§ PAGE EXTRACT:
####################
A steam trap is a device used to discharge condensates and non-condensable gases with a negligible consumption or loss of live steam. Steam traps are nothing more than automatic valves. They open, close or modulate automatically. The three important functions of steam traps are:
 Discharge condensate as soon as it is formed (unless it is desirable to use the sensible heat of the liquid condensate) 
 Have a negligible steam consumption (i.e. be energy efficient)
 Have the capability of discharging air and other non-condensable gases.

Basic operation

The operation of a steam trap depends on the difference in properties between steam and condensate. Since liquid condensate has a much higher density than gaseous steam, it will tend to accumulate at the lowest possible point in the steam system. Steam properties such as density, latent heat, and saturation/boiling point are affected by pressure.

Steam traps can be split into three main categories; Mechanical, Thermodynamic, and Thermostatic. Each type uses a different operating principle to remove condensate and non-condensable gases and keep steam in the system. The vast majority of steam traps in current operation are of the mechanical operated design.

Steam traps are sized for specific applications based on amount of condensate they can remove, as well as other factors such as the ability to remove air and non-condensable gases.
####################
§ ENTRIES:

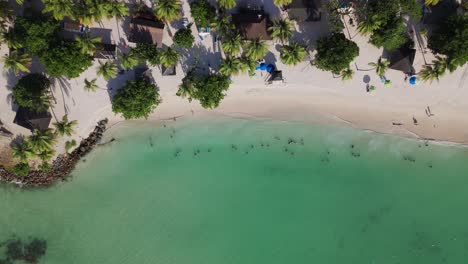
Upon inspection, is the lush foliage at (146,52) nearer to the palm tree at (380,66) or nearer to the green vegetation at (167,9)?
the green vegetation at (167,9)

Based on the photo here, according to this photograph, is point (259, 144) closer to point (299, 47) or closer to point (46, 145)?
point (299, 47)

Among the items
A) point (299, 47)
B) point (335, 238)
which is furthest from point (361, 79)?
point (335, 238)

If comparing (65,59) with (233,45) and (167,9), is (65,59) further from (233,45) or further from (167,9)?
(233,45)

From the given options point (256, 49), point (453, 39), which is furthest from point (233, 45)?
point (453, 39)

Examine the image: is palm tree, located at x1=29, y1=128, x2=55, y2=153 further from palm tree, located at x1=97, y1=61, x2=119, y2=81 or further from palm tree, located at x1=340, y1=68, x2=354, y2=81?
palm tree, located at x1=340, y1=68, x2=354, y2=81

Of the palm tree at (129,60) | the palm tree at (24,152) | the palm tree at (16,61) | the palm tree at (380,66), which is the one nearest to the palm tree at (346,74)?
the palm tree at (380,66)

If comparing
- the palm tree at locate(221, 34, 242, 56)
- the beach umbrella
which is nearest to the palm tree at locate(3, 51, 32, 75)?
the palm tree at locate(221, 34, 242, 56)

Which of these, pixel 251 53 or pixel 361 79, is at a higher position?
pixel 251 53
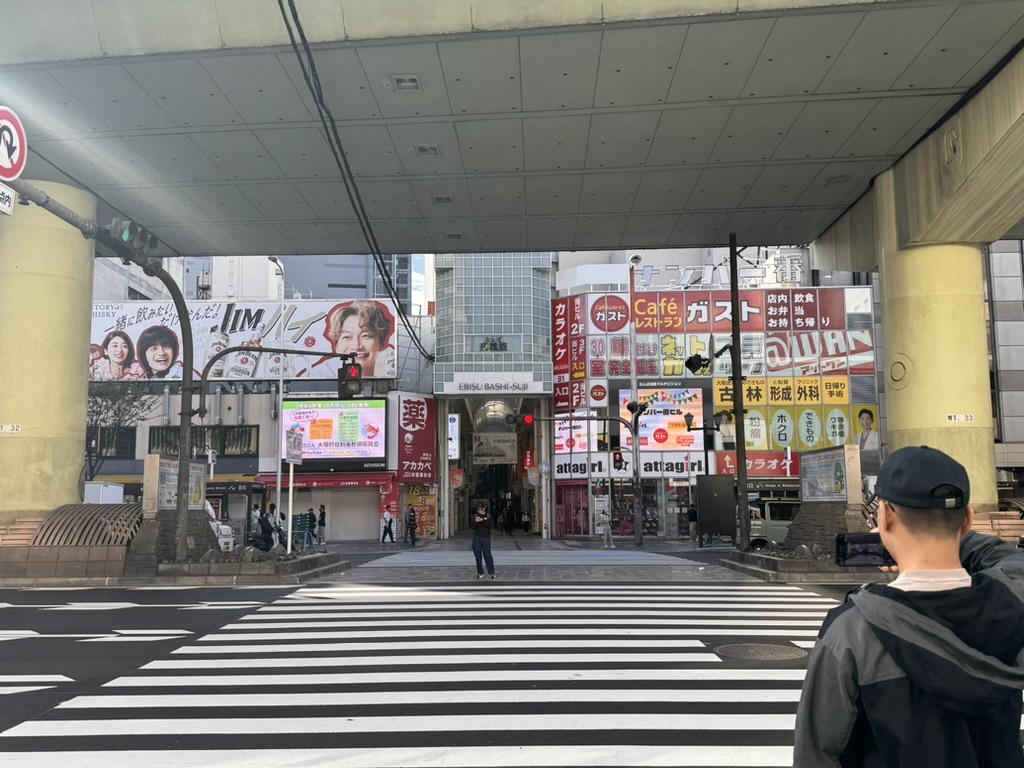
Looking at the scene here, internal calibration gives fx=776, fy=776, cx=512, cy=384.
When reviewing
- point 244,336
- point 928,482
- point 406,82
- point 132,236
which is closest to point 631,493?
####################
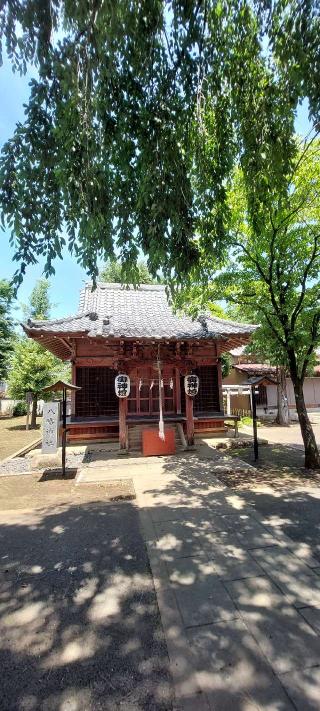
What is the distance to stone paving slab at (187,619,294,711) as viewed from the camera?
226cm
####################
§ TASK 1: Name the three main categories of steam traps given in the steam trap passage.
§ TASK 2: Write the next paragraph of the steam trap passage, picking up after its final sentence.

§ TASK RESPONSE 1: Mechanical, Thermodynamic, Thermostatic

§ TASK RESPONSE 2:
Types
Steam traps can be split into three major types:

 Mechanical traps. These remove condensate through the use of the mechanical properties of steam vs condensate. Since liquid is denser than the steam it will travel to the bottom of the system. Mechanical traps will have a bucket or float that rises and falls in relation to condensate level and this usually has a mechanical linkage attached that opens and closes the valve. Mechanical traps operate in direct relationship to condensate levels present in the body of the steam trap. Inverted bucket and float traps are examples of mechanical traps. Float traps can have a mechanical linkage or can seal the trap through use of the float itself.
 Thermostatic traps. These remove condensate through the temperature difference of steam vs the liquid phase. The valve is driven through expansion and contraction of an element that is exposed to the heat from steam or condensate. These traps take a temperature drop below the saturation curve to open and remove condensate. These traps can perform this by a filled element or bellows or bimetallic element.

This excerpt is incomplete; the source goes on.